Responsabilisation renforcée
Un ensemble de textes récents obligent l’entreprise à mettre en action les principes de sécurité du numérique. Cette sécurité passe par une responsabilité renforcée. Les textes créent de nouvelles obligations pour les acteurs du numérique, notamment celle de notifier aux autorités de contrôle (ANSSI, CNIL, etc.) les incidents de sécurité.
Par ailleurs, l’obligation de sécuriser l’information est présente aussi dans la directive dite « Secret des affaires » [1], publiée en juin 2016. Elle vise à harmoniser la protection des informations ayant une valeur économique, à la condition que les entreprises en assurent la protection [2]. La transposition de cette directive en France doit intervenir avant le 9 mai 2018.

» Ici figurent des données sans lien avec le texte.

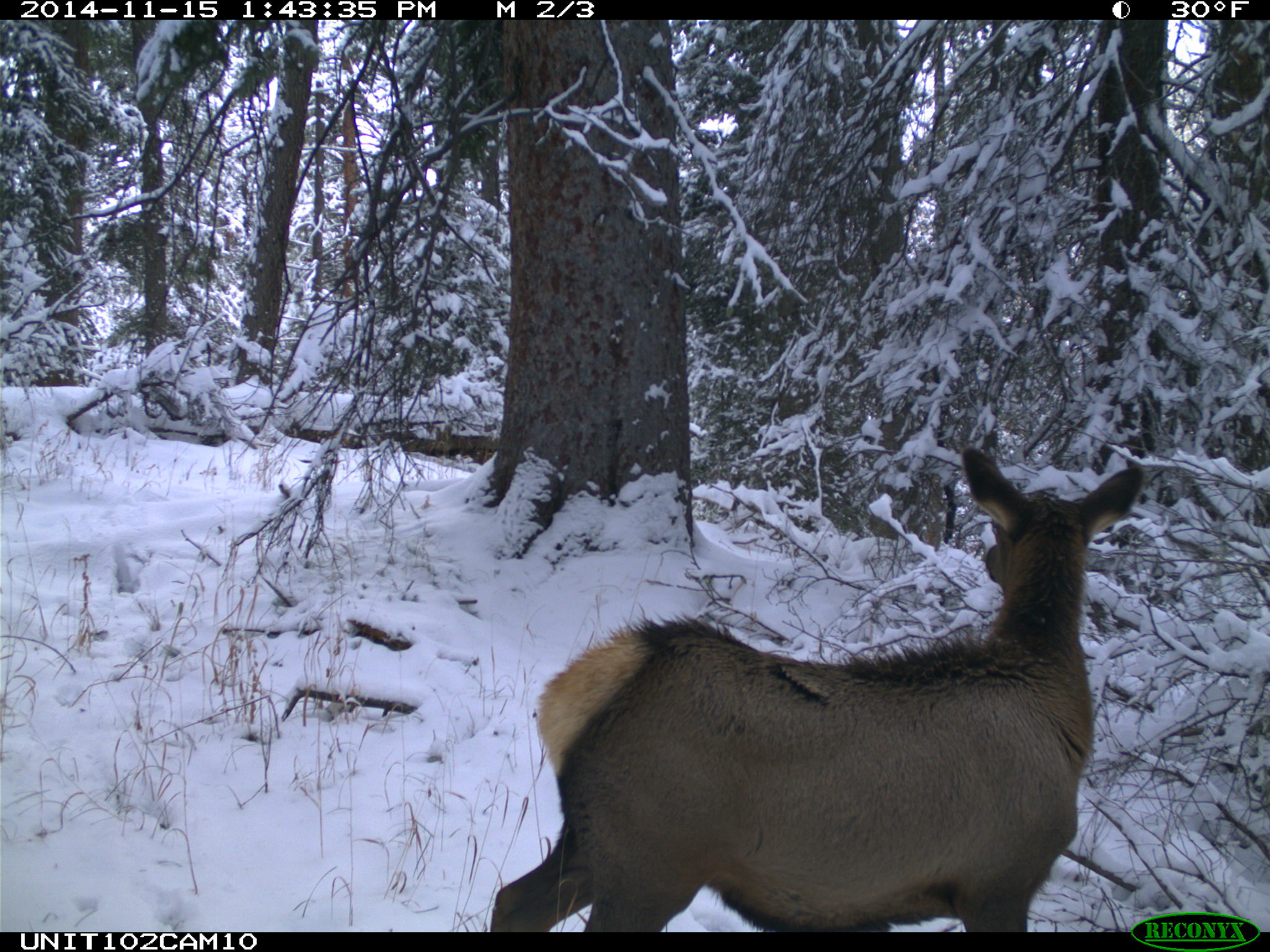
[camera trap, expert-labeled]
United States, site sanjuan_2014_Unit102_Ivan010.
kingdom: Animalia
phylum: Chordata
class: Mammalia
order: Artiodactyla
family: Cervidae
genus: Cervus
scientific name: Cervus elaphus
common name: red deer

Plus largement, l'UE veut devenir plus résiliente face aux cyberattaques et adopter des mesures efficaces, en matière de cyberdissuasion et de répression par le droit pénal. C’est l’ambition du « Paquet Cyber » proposé par la Commission le 13 septembre dernier et en préparation à Bruxelles, pour lancer un ensemble de mesures visant à harmoniser et renforcer la cybersécurité européenne. Parmi ces mesures, un projet de directive [3] de lutte contre la fraude aux moyens de paiement autres que les espèces, la transformation de l’ENISA [4] en Agence européenne de cybersécurité, le développement de labels de sécurité et une amélioration des poursuites pénales des cybercriminels.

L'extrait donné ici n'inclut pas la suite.